But one of the major modern legacies of George Lansbury didn’t directly have anything to do with him but was simply named in his honour. The Lansbury Estate was built in 1951 as part of the Festival of Britain, on a heavily-bombed triangular site between the Limehouse Cut canal, the East India Dock Road and a railway line. It was part of the Festival’s architecture exhibits, and some of its buildings are now listed. The design was intended to be a self-contained community with its own pubs, churches and market – Chrisp Street Market, which is claimed to be the UK’s first purpose-built pedestrian shopping area. The railway line closed some years ago but reopened in 1987 as part of the Docklands Light Railway; a station to serve the Lansbury estate, Langdon Park, was opened in 2007 and now serves nearly four million passengers each year.
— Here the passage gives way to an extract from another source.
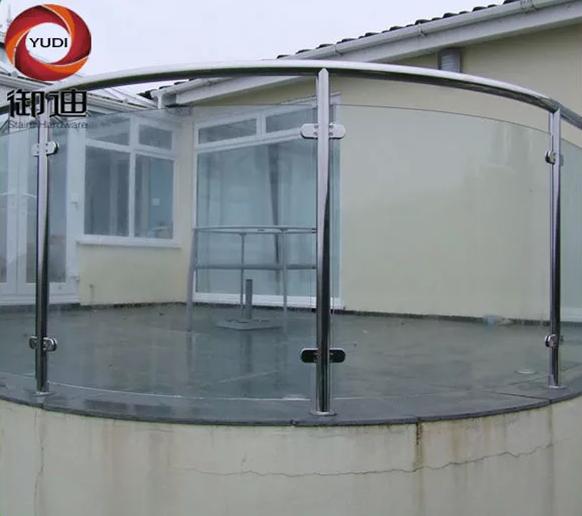 sistem pagar kaca melengkung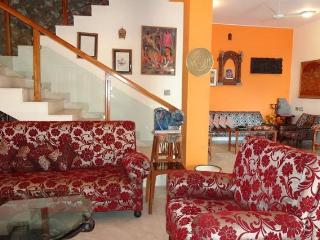 Cozy Villa with A/C and Garage in Secunderabad - Secunderabad vacation rentals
Since 2014 the Lansbury estate has anchored the Lansbury ward of Tower Hamlets.

The DLR links Lansbury ward (with a change at Poplar) to central London with stations at Bank and Tower Gateway, and the last stop before those termini is Shadwell. This area was first seriously developed in the seventeenth century through the auspices of Thomas Neale. One of the major figures of England in the late Stuart era, Neale was a long-serving Member of Parliament, effective postmaster-general in the North American colonies, Master of the Royal Mint until his death in 1699 (after which Isaac Newton got the job) and inveterate property developer and entrepreneur. Shadwell’s proximity to the City of London made it an attractive maritime centre: the local St Paul’s church has seventy-five ship’s captains buried in its churchyard, and Captain James Cook’s son was baptised there.

However, the modern Shadwell ward contains little of the historical Shadwell area, which ended at The Highway; instead Shadwell ward runs between The Highway and Commercial Road. The main original landmark here was the eighteenth-century church of St George-in-the-East, which gave its name to a parliamentary constituency from 1885 to 1918; the main modern thoroughfare is Cable Street, which took its name from the maritime industries (it was a ropemaking centre). In October 1936 Oswald Mosley had intended to lead a fascist march towards Stepney down that road; this was blocked by protesters and eventually abandoned in what became known as the Battle of Cable Street. The ward extends to the east through the Ratcliffe area as far as the railway and DLR stations at Limehouse.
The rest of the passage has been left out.